# Dik Levy statement



## ham4mel (Jan 17, 2006)

Does the statement I rec'd that has a -1305 R mean that I owe this amt. or is it a credit?


----------



## EJC (Jan 17, 2006)

It should be a credit.  For example, my statement had a balance forward of -1392.50R.  The levy for Jan. 1, 2006 was 1309R.  My balance is -83.50R.....a credit.


----------



## DianeV (Jan 22, 2006)

Are they supposed to be deducting any credit from the next years amount or do they plan on carrying it plus any addl. forward every year?  Does anyone know?


----------



## PrairieGirl (Mar 1, 2006)

It has been my experience that they will carry the credit forward until you ask them to use it.  My credit was enough to pay my MF one year and I simply faxed and asked them to use it to pay the MF and bank my week.  No problem.  I don't see why you couldn't request that they apply the credit towards your MF and charge you the difference.
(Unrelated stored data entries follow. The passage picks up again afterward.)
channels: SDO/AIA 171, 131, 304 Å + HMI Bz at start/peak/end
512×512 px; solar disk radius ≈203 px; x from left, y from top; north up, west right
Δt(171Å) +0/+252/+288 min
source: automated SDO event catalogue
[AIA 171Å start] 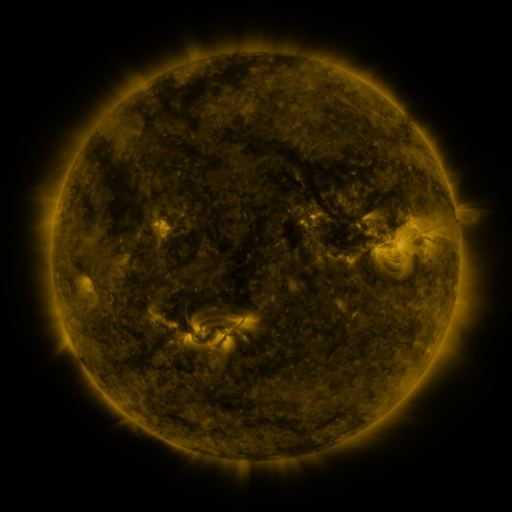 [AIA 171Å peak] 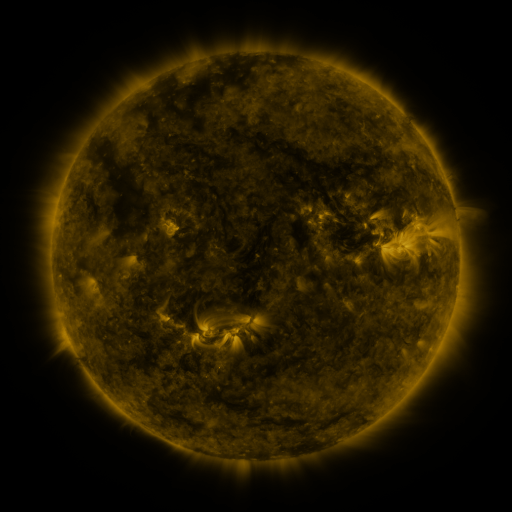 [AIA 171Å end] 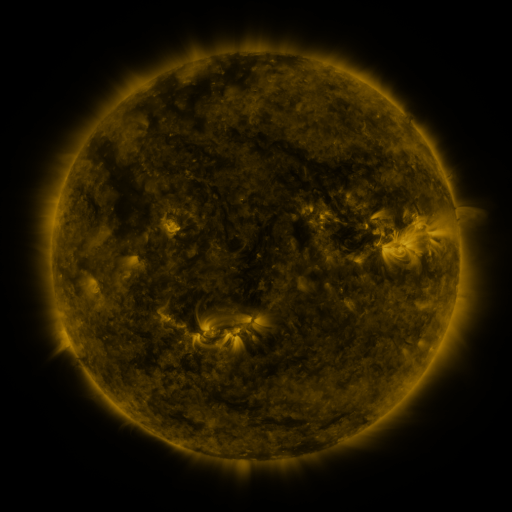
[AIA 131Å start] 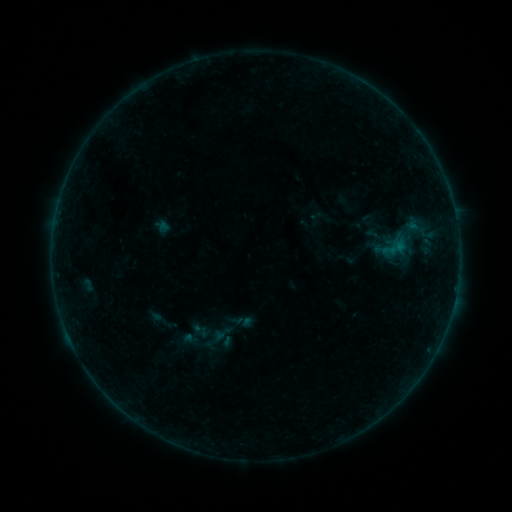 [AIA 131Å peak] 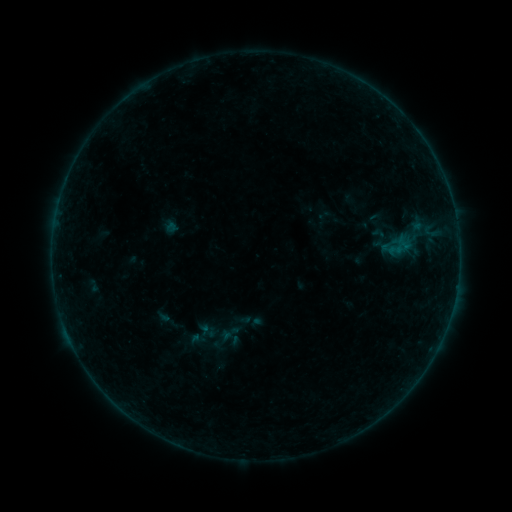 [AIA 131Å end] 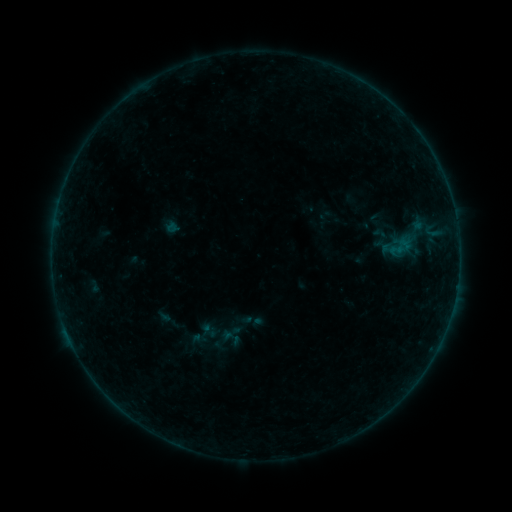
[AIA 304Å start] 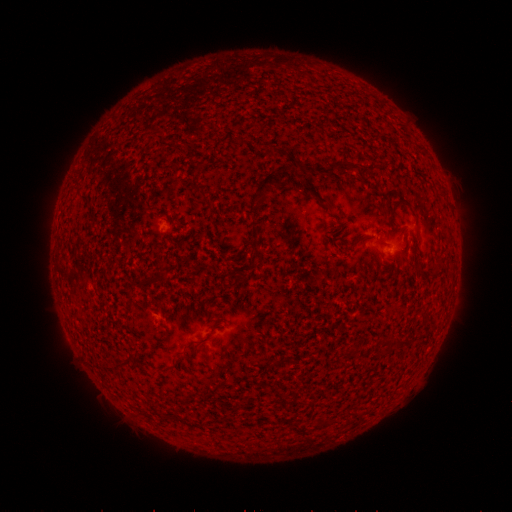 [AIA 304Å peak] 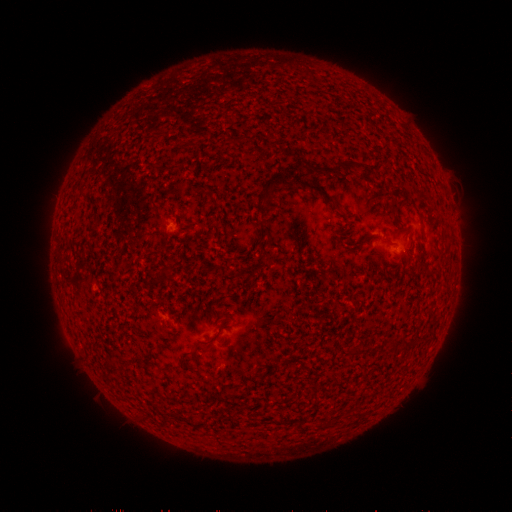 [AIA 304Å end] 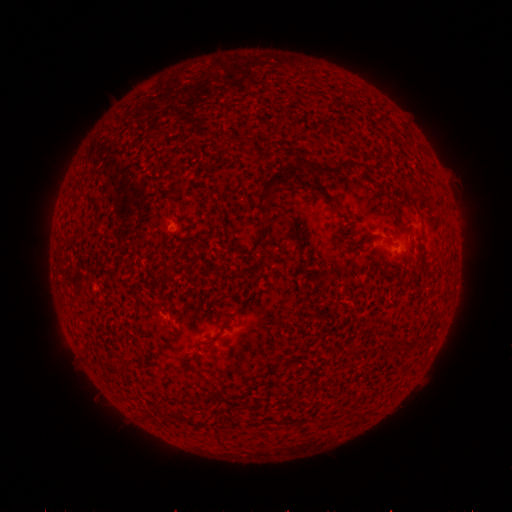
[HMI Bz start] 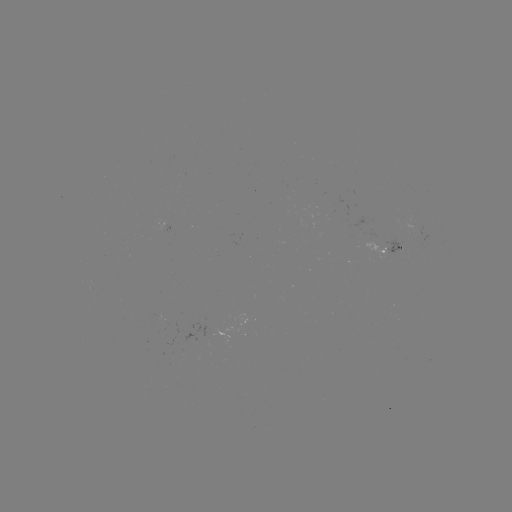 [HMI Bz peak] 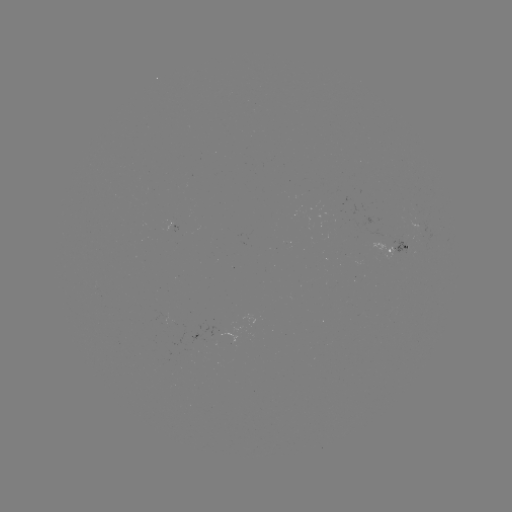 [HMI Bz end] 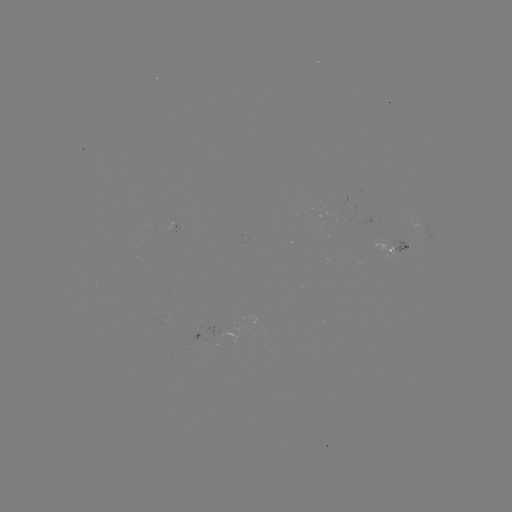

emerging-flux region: (389, 235, 408, 254)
I have always had the best luck using faxed communications rather than e-mail.

LeAnn


----------



## ira g (Mar 1, 2006)

*Credits*

We have owned at Dik for over 4 years and they have always taken off the credit balance against our MF. The problem is we always prepay next years fees which we did a few days ago. We paid 2007's fees (estimated) with an increase of about 10%. We are waiting to have our weeks banked with RCI.


----------